Pubblicato su Un popolo in cammino – luglio 1994
L’immagine degli embrioni e dei feti in una clinica di Mosca non possono soltanto sconvolgere.
Le preoccupazioni maggiori che sono entrate nel dibattito sul filmato televisivo in quanto avviene di embrioni e di feti in una clinica di Mosca sono state sostanzialmente due e sono state di ordine diverso.
La prima, di ordine psicologico, è che la televisione che ha abituato i telespettatori a scene di orrore e di violenza, anche quando si consuma il pranzo, ha lasciato indifferente. L’altra di carattere “politico“ non si vorrebbe che da quel filmato partisse una nuova crociata contro l’aborto.

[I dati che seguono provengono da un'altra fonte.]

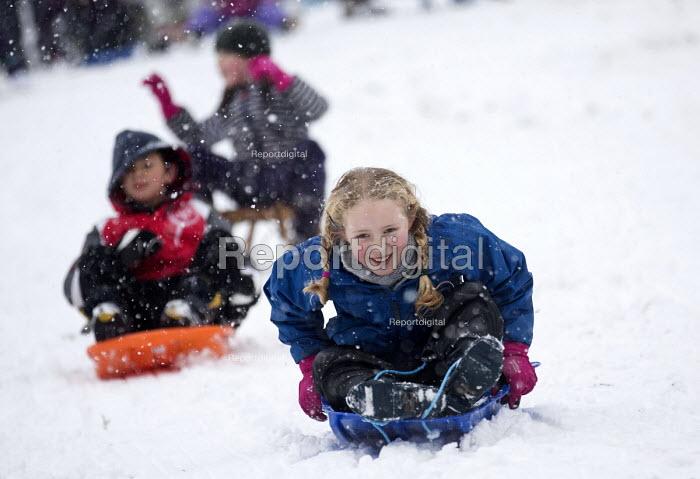 Children having fun in the snow, St Andrews Park , Bristol. - Paul Box - 2013-01-18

La verità non sta in queste due posizioni. L’opinione pubblica mondiale ha diritto di essere informata su quanto, di rilevante, di interesse umano avviene nel mondo. È pur vero che a forza di ripetere immagini dello stesso contenuto lo spettatore finisce con l’avere nausea e reagisce con la più grande indifferenza. Ma se è così o così fosse, qualcosa di “anormale” si è depositato nella coscienza del telespettatore. La natura umana è, purtroppo, inclinata alle abitudini buone e cattive. Ed è sempre vero il detto degli antichi latini che “assunta vilacunt”. Se di fronte a drammi, a tragedie macroscopiche umane, si opta per l’apatia, per l’indifferenza, non è certo una virtù, un fatto positivo.

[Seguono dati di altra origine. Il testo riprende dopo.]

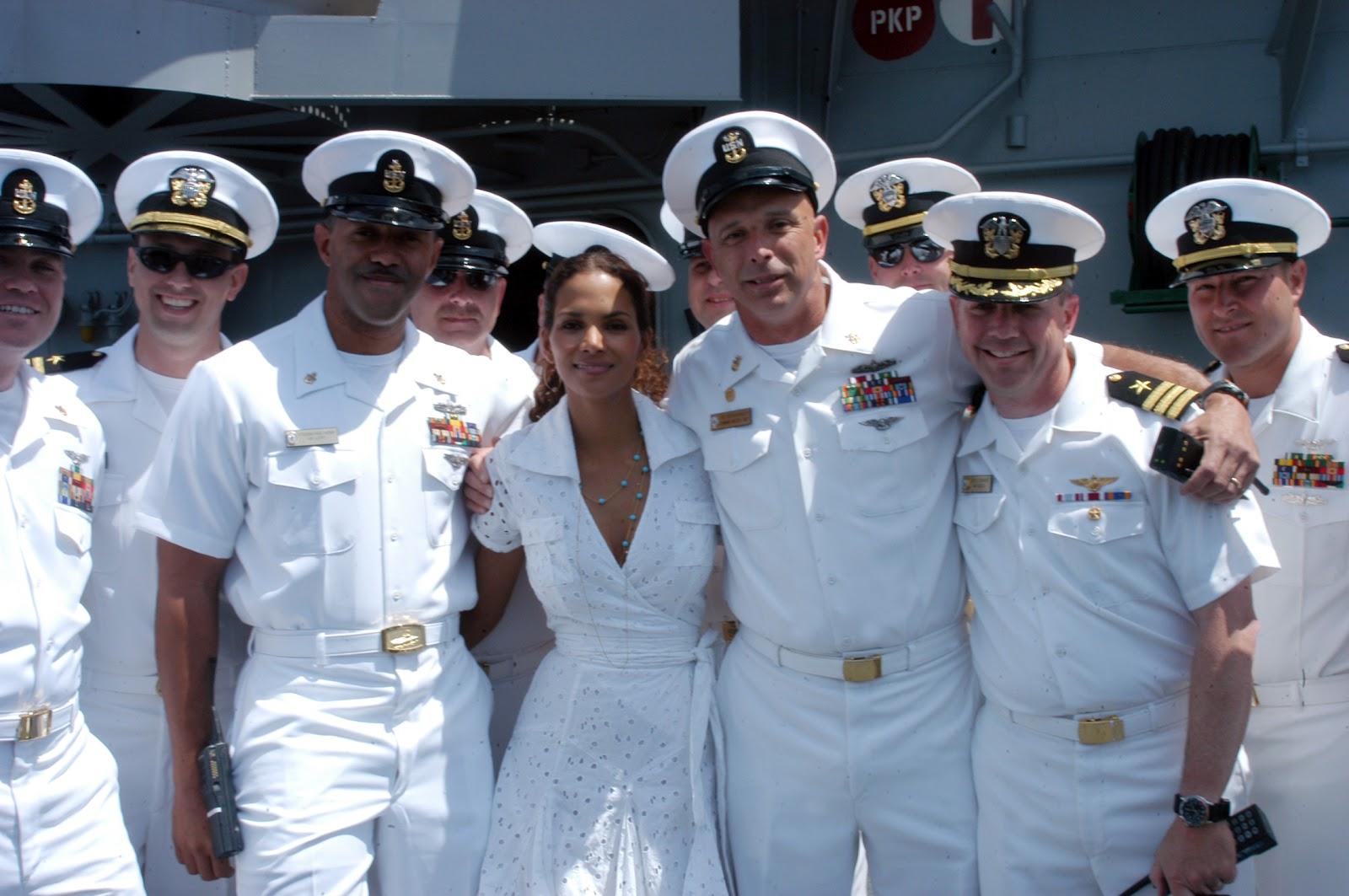 http://3.bp.blogspot.com/-IPLeMqW0qXU/T71_nIPyGOI/AAAAAAAACqw/epvonaBq4xM/s1600/US_Navy_060.jpg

L’opinione pubblica che si rassegna passivamente davanti a fatti raccapriccianti, orribili, agghiaccianti solo perché si ripetono spesso, dimostra non tanta insensibilità partecipativa, ma smarrimento dei valori, perdita di senso di comunione e di condivisione. In altre parole chiusura alla solidarietà con gli altri, ripiegamento nel proprio momento individualistico ed egoistico.

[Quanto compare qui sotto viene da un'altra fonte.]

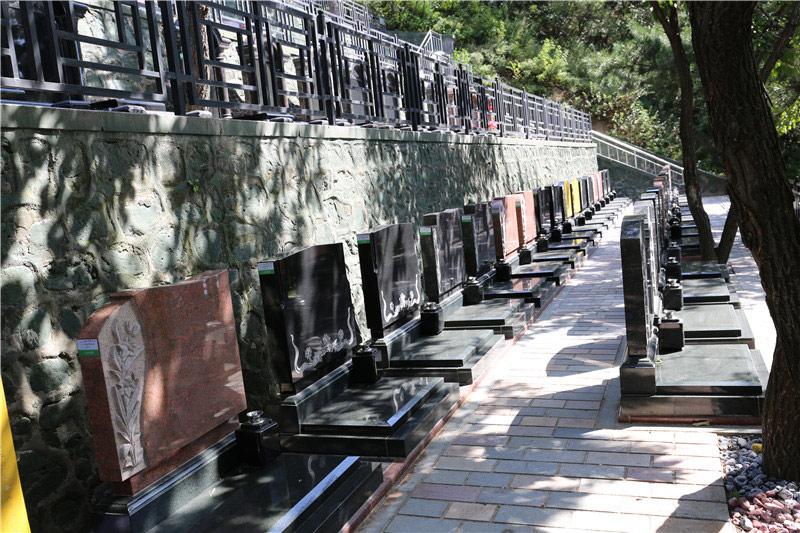 八达岭陵园立碑展示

E’ un indubbio segno di decadenza morale e sociale.
Per quanto, invece, riguarda il temuto tentativo di strumentalizzazione che si possa fare di episodi tragici od agghiaccianti al fine di sostenere una tesi in opposizione alla tesi altrui, è da distinguere. Se la strumentalizzazione è puramente “funzionale“ per colpire l’altro nella sua dignità, nei suoi diritti, è certamente deplorevole ed è energicamente da riprovare. Ma se la notizia, l’informazione mette a contatto diretto con una realtà tragica ed orribile e richiama all’osservazione dei valori della verità, della giustizia, della solidarietà, non si può dire che chi ne faccia uso per difendere quei valori, faccia della strumentalizzazione. Se così fosse nessuno potrebbe denunciare il male, contestare gli errori, le ingiustizie, i crimini solo perché chi lo fa offre il fianco alla strumentalizzazione.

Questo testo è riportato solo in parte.